From: Mark Davis (mark.davis@jtcsv.com)
Date: Tue May 06 2003 - 12:13:14 EDT
A minor correction: a trie may be more than two stages.
We also have an enhanced version (developed by Markus Scherer) called
a folded trie, that we use in ICU. See
http://oss.software.ibm.com/icu/docs/papers/foldedtrie_iuc21.ppt.

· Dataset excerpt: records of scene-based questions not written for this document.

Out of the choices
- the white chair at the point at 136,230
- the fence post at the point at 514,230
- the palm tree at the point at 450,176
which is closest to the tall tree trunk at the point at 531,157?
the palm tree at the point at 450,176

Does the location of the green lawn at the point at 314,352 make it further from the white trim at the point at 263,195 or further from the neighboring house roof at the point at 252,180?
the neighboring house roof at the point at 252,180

These data structures (and others that we use in ICU) are flattened;
that is, they are stored as a continuous block of memory, with offsets
instead of pointers. That way, they can all be used in read-only
memory-mapped files for fast initialization.
Märk Davis
________
mark.davis@jtcsv.com
IBM, MS 50-2/B11, 5600 Cottle Rd, SJ CA 95193
(408) 256-3148
fax: (408) 256-0799
----- Original Message -----
From: "Addison Phillips [wM]" <aphillips@webmethods.com>
To: "Theodore H. Smith" <delete@elfdata.com>
Cc: <unicode@unicode.org>
Sent: Tuesday, May 06, 2003 08:00
Subject: Re: Finite state machines? UTF8: toFold(), normalisation, etc
> Hi,
>
> A "trie" is a two stage table.
>
> PPT is PowerPoint. I was under the impression that the presentation
was
> available in PDF or HTML format also, but I guess it isn't if you
didn't
> see it in that format.
>
> Here's a hint, though: if you search "Bits of Unicode" on Google,
you
> can view much of the paper in HTML format using the option Google
> provides there.
>
> Best Regards,
>
> Addison
>
> Theodore H. Smith wrote:
> > Hi Addison,
> >
> > Thanks a lot for the answers that may help me get a clean
solution.
> >
> > I'm unfamiliar with "trie". What does it mean? If it's less
complex than
> > a finite state machine I'm sure that'll be a benefit for me.
> >
> > "Bits of Unicode" is in .ppt format. Is that "Power point"? I
don't have
> > powerpoint or an app to read .ppt.
> >
> > Thanks a lot for your kind help.
> >
> >> Hi Mr. Smith,
> >>
> >> I wrote about "compiling" the Unicode character data tables in
my
> >> response. That reply was somewhat sketchy: my three-year old son
was
> >> sitting in my lap waiting for his machine to boot while I wrote
it...
> >>
> >> Mark Davis wrote more-or-less the canonical presentation on this
> >> subject for an IUC conference a few years ago. The title was
"Bits of
> >> Unicode". It may be elsewhere, but I've always found it on his
> >> personal page http://www.macchiato.com
> >>
> >> I have personally had reason to compile my own tables (NOT using
a
> >> finite state language, just tries and similar structures) for
purposes
> >> beyond those of ICU. But I must admit that in recent years I
have
> >> tended to extend ICU or the very similar code in the Java JDK
instead
> >> of implementing my own tables, but it isn't that hard to do.
Getting
> >> the edge cases and esoteric details right, though, make it not
worth
> >> my while (in my estimation).
> >>
> >> A finite state machine could certainly do "the job" (although
what you
> >> really have is a number of similar "jobs" to do), but trie
tables and
> >> similar structures are a lot easier to build and maintain and do
the
> >> job marvelously well.
> >>
> >> Good luck with your implementation.
> >
> >
> >
> > --
> > Theodore H. Smith - Macintosh Consultant / Contractor.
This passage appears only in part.